*Task to carry out*
Copy every line from the one containing "How distantly are" down to the end of the entries, changing "paving stone" to "flagstone" and leaving everything else as it is.

*Records of spatial reasoning questions*
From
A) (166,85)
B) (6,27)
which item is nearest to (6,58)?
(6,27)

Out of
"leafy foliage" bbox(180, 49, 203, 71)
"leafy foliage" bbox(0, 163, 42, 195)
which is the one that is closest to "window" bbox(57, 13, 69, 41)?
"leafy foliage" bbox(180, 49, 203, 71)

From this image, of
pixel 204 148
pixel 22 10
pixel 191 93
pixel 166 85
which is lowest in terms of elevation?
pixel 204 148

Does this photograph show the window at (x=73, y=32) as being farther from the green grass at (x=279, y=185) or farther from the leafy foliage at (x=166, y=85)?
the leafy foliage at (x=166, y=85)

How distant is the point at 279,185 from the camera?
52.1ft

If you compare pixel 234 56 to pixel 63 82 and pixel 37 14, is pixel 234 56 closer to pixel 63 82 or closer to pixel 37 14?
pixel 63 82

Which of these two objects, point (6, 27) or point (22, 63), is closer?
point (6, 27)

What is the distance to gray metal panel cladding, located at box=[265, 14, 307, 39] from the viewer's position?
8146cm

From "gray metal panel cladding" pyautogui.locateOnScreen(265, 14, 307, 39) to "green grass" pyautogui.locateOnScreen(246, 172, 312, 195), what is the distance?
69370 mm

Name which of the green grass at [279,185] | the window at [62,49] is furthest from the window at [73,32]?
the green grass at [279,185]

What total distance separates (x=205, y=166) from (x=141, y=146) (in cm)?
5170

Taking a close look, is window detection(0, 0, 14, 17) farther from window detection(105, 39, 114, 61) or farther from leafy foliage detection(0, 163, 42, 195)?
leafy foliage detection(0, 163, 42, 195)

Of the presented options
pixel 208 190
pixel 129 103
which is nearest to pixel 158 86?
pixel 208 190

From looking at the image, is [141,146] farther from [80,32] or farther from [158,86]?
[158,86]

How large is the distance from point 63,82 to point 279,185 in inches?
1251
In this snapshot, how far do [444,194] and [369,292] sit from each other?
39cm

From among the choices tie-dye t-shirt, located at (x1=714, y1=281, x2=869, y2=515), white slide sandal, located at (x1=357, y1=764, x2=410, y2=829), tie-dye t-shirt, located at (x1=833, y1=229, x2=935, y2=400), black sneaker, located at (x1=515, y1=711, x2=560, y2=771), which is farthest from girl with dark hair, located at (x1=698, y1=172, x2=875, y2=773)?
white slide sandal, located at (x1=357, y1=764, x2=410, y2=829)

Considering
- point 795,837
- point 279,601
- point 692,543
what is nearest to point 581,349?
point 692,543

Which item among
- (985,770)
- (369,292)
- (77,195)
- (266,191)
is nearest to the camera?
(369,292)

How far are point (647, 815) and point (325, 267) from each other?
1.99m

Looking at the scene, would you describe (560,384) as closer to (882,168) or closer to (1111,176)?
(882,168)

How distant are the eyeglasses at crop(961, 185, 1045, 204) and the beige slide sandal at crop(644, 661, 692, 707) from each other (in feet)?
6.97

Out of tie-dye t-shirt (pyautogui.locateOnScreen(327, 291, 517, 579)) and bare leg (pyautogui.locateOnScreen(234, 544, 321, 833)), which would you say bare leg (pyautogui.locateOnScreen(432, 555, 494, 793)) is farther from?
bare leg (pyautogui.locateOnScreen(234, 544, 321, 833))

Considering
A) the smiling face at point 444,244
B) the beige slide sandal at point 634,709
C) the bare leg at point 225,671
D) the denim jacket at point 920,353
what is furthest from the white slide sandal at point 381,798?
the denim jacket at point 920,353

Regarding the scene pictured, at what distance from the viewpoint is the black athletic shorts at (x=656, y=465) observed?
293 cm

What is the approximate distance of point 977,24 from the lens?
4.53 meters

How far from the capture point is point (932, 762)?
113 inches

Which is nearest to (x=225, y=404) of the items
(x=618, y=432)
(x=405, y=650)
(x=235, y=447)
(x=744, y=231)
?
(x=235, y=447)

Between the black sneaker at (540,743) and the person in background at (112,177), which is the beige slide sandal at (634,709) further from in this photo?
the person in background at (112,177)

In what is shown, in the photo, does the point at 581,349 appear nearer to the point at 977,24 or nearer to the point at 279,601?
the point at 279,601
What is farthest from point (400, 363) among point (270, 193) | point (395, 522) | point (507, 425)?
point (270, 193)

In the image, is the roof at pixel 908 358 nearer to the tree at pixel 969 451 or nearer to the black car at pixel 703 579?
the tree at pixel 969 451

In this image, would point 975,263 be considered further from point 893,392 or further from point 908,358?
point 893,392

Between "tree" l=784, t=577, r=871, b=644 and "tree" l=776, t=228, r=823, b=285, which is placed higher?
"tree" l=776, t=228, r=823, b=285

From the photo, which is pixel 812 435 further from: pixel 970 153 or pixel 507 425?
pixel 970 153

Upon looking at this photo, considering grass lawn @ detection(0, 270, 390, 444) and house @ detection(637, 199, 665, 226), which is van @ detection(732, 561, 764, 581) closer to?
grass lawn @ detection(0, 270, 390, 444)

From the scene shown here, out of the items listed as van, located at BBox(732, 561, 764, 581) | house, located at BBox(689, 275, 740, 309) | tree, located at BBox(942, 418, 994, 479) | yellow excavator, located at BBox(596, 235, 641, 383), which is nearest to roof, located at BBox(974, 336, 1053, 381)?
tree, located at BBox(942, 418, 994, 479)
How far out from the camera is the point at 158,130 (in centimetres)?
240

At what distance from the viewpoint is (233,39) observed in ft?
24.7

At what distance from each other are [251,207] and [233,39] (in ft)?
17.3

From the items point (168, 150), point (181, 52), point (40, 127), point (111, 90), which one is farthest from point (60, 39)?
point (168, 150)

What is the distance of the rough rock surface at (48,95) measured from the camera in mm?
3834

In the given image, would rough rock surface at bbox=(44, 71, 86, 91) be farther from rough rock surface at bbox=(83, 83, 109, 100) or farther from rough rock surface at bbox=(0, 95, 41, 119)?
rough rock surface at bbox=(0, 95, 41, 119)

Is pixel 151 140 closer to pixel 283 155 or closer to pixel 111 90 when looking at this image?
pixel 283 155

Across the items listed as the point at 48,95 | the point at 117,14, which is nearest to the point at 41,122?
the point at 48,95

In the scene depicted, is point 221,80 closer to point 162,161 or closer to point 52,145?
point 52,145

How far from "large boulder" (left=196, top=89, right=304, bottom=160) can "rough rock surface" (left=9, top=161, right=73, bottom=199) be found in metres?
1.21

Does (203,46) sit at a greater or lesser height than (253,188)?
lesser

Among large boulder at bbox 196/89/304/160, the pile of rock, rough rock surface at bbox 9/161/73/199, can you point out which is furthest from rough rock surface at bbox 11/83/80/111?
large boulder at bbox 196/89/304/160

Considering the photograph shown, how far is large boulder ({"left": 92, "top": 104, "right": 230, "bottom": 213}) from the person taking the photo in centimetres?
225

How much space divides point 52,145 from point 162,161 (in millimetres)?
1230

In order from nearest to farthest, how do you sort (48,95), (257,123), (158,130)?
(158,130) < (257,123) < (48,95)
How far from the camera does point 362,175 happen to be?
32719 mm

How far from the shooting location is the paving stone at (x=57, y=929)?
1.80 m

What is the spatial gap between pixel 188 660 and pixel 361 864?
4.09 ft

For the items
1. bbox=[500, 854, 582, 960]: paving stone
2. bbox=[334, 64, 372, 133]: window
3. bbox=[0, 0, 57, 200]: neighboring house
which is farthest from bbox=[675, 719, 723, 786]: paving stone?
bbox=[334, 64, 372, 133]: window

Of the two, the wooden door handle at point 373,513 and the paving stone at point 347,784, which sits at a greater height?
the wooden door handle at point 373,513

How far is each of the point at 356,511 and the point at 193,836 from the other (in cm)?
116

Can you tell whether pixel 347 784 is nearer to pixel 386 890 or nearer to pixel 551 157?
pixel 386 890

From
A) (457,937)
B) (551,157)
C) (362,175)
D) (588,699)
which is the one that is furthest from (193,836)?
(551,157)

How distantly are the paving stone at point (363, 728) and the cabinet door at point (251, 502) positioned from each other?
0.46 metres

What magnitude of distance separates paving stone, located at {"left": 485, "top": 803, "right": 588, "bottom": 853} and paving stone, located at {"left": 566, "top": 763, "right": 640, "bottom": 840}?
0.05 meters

*Reply*
How distantly are the flagstone at point (363, 728) and the cabinet door at point (251, 502) positioned from each other?
0.46 metres

What magnitude of distance separates flagstone, located at {"left": 485, "top": 803, "right": 588, "bottom": 853} and flagstone, located at {"left": 566, "top": 763, "right": 640, "bottom": 840}?
0.05 meters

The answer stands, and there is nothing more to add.